新興市場見通し:中小型株に幕間つなぎの物色も需給面重視、IPOではHEROZ

市況
2018年4月14日 15時16分

先週の新興市場では、日経平均に比べマザーズ指数や日経ジャスダック平均の軟調ぶりが目立った。マザーズでは時価総額上位の主力株を中心に値動きの悪さを嫌気した売りが続いた。また、地政学リスクに対する警戒感の高まりや信用損益の悪化なども重しとなったようだ。東証1部の材料株や好決算銘柄に資金が向かった面もあるとみられ、マザーズ売買代金は1000億円を下回る日が続いた。なお、週間の騰落率は、日経平均が+1.0%であったのに対して、マザーズ指数は-1.9%、日経ジャスダック平均は-0.8%だった。

個別では、ミクシィ<2121>が週間で1.3%安、サイバーダイン<7779>が同3.7%安となるなどマザーズ時価総額上位は全般軟調で、そーせいグループ<4565>は同11.0%安と下げが目立った。売買代金上位ではブティックス<9272>、RPAHD<6572>、神戸天然物化学<6568>といった直近IPO銘柄が利益確定売りに押され、前週上場のビープラッツ<4381>が初値高騰の反動で週間のマザーズ下落率トップとなった。一方、ユナイテッド<2497>やフィル・カンパニー<3267>は逆行高。フィル・カンパニーは業績上方修正を発表している。また、株式分割実施を発表したAMBITION<3300>、QRコード決済拡大への思惑が強まったメディアシーク<4824>などが上昇率上位だった。ジャスダック主力は高安まちまちで、ハーモニック・ドライブ・システムズ<6324>は同2.8%高となった。第4四半期の受注高、売上高が好調だった。海外ファンドの大量保有報告書提出が観測されたフェローテックHD<6890>は同10.9%高。その他売買代金上位では提携観測が報じられたオンキヨー<6628>が大きく買われ、第1四半期決算が好感されたリーバイ・ストラウス ジャパン<9836>が週間のジャスダック上昇率トップだった。反面、今期減益見通しの幸和製作所<7807>が下落率トップとなった。IPOでは、4月10日上場のヒューマン・アソシエイツ・HD<6575>が公開価格の約3.1倍、11日上場のコンヴァノ<6574>が同2.4倍となる初値を付けた。

今週の新興市場では、需給面で銘柄選別する動きが強まりそうだ。主力大型株の決算発表が本格化する前に、中小型株に幕間つなぎ的な物色が向かう場面もあるだろう。ただ、マザーズ主力株などはこのところの株価下落により戻り待ちの売りが出やすく、地政学リスクの高まりも個人投資家の買い手控えにつながりやすい。値動き、需給とも良好な銘柄に物色が集中する格好になりそうだ。

今週は、4月16日にティーケーピー<3479>、マネーフォワード<3994>などが決算発表を予定している。ティーケーピーは1月に発表した第3四半期決算で顧客単価や稼働率の上昇が評価された。今回発表される前期決算や今期見通しも注目されそうだ。フィンテック関連として注目されるマネーフォワードは第1四半期決算を発表する。また、米主要企業の決算や20日の新ゲームソフト「Nintendo Labo」発売なども物色材料となりそうだ。

IPO関連では、4月20日にHEROZ<4382>がマザーズへ新規上場する。AI(人工知能)開発ベンチャーとして4月IPOのなかでも注目度が高い。ベンチャーキャピタル株主が見られるものの、公開規模は9億円弱と小さいため、初値を大きく飛ばしそうだ。また、同社の上場発表時のように、他のAI関連株にも物色が波及する可能性がある。

===============

課題
新興市場の読解文に基づき、HEROZがマザーズへ新規上場する日付を答えなさい。

===============

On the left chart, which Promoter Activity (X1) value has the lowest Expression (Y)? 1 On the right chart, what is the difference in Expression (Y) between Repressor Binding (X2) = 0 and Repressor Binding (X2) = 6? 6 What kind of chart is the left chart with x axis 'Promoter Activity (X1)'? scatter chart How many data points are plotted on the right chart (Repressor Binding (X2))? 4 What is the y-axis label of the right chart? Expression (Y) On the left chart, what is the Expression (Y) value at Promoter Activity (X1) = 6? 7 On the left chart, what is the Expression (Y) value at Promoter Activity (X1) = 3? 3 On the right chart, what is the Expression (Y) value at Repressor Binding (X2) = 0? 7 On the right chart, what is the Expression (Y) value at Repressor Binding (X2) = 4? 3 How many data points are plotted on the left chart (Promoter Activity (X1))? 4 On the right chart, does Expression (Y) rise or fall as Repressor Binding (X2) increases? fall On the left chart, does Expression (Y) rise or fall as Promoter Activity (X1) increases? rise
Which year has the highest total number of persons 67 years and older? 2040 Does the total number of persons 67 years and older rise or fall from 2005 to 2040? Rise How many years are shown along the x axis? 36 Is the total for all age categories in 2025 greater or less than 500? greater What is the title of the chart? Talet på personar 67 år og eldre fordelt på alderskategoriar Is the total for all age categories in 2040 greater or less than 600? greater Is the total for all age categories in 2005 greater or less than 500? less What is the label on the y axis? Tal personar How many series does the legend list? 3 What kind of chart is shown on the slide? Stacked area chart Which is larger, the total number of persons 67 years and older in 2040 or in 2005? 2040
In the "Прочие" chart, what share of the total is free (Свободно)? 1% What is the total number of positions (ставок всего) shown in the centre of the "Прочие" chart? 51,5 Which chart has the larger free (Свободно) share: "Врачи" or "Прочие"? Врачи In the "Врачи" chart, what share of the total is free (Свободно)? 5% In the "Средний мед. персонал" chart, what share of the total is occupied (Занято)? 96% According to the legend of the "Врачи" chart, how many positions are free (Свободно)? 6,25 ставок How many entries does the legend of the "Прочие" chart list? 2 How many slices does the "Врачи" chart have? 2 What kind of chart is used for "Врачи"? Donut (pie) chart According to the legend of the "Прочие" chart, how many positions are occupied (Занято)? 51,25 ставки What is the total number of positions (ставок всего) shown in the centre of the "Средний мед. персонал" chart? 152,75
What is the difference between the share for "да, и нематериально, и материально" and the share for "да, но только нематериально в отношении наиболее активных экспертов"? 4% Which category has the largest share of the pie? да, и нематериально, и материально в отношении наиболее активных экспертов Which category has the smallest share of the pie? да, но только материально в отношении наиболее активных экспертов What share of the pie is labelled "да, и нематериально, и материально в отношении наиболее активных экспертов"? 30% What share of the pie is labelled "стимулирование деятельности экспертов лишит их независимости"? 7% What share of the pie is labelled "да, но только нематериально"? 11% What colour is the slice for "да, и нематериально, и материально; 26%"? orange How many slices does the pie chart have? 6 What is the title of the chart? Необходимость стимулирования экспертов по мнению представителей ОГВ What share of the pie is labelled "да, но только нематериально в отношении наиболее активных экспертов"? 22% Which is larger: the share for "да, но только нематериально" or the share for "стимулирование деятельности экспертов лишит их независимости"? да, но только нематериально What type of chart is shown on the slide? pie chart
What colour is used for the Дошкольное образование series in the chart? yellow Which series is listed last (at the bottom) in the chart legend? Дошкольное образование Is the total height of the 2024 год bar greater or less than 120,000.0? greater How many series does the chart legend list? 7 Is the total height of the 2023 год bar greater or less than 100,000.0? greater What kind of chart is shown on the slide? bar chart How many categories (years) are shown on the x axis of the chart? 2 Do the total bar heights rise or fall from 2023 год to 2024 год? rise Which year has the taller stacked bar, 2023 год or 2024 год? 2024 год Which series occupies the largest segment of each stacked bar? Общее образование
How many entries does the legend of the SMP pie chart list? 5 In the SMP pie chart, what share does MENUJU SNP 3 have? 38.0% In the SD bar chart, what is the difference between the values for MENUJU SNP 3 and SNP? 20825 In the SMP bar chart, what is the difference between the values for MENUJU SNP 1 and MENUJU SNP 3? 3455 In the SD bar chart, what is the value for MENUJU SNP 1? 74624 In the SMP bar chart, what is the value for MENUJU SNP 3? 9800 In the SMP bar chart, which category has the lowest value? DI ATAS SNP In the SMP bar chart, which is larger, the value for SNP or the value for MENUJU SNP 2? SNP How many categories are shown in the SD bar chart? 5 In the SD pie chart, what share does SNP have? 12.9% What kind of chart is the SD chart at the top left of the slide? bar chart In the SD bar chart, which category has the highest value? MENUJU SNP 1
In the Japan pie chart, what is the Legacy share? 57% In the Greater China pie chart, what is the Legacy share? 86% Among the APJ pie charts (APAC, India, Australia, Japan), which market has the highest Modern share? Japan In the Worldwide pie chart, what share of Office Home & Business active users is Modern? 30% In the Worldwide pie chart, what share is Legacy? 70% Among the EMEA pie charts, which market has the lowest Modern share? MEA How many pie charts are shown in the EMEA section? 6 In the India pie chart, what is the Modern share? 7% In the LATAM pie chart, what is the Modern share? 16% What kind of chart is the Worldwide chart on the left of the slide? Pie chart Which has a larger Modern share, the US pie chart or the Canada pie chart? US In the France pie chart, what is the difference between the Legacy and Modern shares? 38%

===============

解答
4月20日